## What is needed
Rewrite the data below, changing every "camera" to "viewer" and keeping everything else the same, with the pictures left out.
⁂
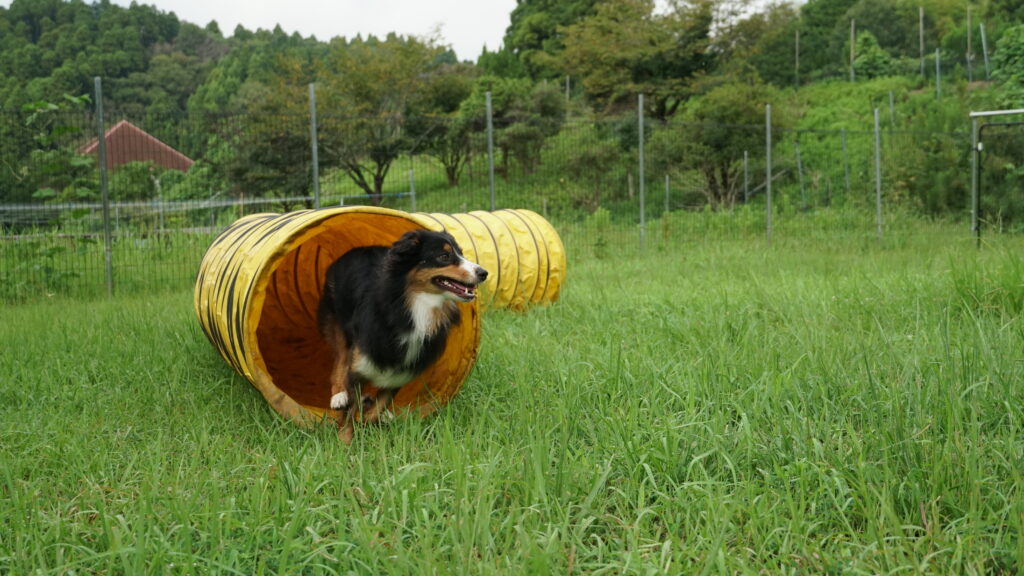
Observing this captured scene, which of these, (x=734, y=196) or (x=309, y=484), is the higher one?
(x=734, y=196)

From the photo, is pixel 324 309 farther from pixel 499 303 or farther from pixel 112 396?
pixel 499 303

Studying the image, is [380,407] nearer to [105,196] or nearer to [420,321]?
[420,321]

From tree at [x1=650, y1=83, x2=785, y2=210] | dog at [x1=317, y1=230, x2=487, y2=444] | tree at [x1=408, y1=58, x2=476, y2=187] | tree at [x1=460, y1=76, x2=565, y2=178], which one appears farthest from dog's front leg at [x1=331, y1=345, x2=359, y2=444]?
tree at [x1=650, y1=83, x2=785, y2=210]

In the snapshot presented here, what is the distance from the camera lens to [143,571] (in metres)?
1.80

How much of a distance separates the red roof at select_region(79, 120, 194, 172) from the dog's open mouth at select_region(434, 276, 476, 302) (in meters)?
6.47

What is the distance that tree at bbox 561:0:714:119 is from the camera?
76.3ft

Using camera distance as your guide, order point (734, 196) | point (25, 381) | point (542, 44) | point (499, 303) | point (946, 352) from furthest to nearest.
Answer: point (542, 44) < point (734, 196) < point (499, 303) < point (25, 381) < point (946, 352)

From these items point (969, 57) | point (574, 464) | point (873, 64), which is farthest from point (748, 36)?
point (574, 464)

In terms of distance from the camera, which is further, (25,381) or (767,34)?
(767,34)

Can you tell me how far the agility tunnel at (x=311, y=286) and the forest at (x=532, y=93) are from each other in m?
3.52

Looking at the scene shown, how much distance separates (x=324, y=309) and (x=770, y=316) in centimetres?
269

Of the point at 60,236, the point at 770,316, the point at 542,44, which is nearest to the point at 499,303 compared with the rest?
the point at 770,316

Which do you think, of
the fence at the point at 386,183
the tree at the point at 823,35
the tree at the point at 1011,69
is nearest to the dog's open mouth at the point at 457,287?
the fence at the point at 386,183

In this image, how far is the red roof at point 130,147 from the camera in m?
⁂
## Exercise response
Observing this captured scene, which of these, (x=734, y=196) or (x=309, y=484), is the higher one?
(x=734, y=196)

From the photo, is pixel 324 309 farther from pixel 499 303 or farther from pixel 112 396?
pixel 499 303

Studying the image, is [380,407] nearer to [105,196] or nearer to [420,321]?
[420,321]

From tree at [x1=650, y1=83, x2=785, y2=210] | dog at [x1=317, y1=230, x2=487, y2=444] | tree at [x1=408, y1=58, x2=476, y2=187] | tree at [x1=460, y1=76, x2=565, y2=178], which one appears farthest from dog's front leg at [x1=331, y1=345, x2=359, y2=444]?
tree at [x1=650, y1=83, x2=785, y2=210]

In the snapshot presented here, what is the distance from the viewer lens to [143,571] (in metres)?
1.80

How much of a distance separates the red roof at select_region(79, 120, 194, 172) from the dog's open mouth at select_region(434, 276, 476, 302) (in meters)?
6.47

What is the distance that tree at bbox 561:0:714:119 is from the viewer?
76.3ft

Using viewer distance as your guide, order point (734, 196) | point (25, 381) | point (542, 44) | point (499, 303) | point (946, 352) from furthest to nearest.
Answer: point (542, 44) < point (734, 196) < point (499, 303) < point (25, 381) < point (946, 352)

From these items point (969, 57) | point (574, 464) | point (873, 64), which is farthest from point (748, 36)?
point (574, 464)

In terms of distance from the viewer, which is further, (25,381) or (767,34)?
(767,34)

Can you tell me how far the agility tunnel at (x=311, y=286) and the forest at (x=532, y=93) are from each other in m?
3.52

Looking at the scene shown, how much distance separates (x=324, y=309) and (x=770, y=316) in centimetres?
269

Of the point at 60,236, the point at 770,316, the point at 542,44, which is nearest to the point at 499,303 compared with the rest?
the point at 770,316

Which do you think, of
the fence at the point at 386,183
the tree at the point at 823,35
the tree at the point at 1011,69
is nearest to the dog's open mouth at the point at 457,287?
the fence at the point at 386,183

In this image, how far is the red roof at point 130,147 from the viewer in m?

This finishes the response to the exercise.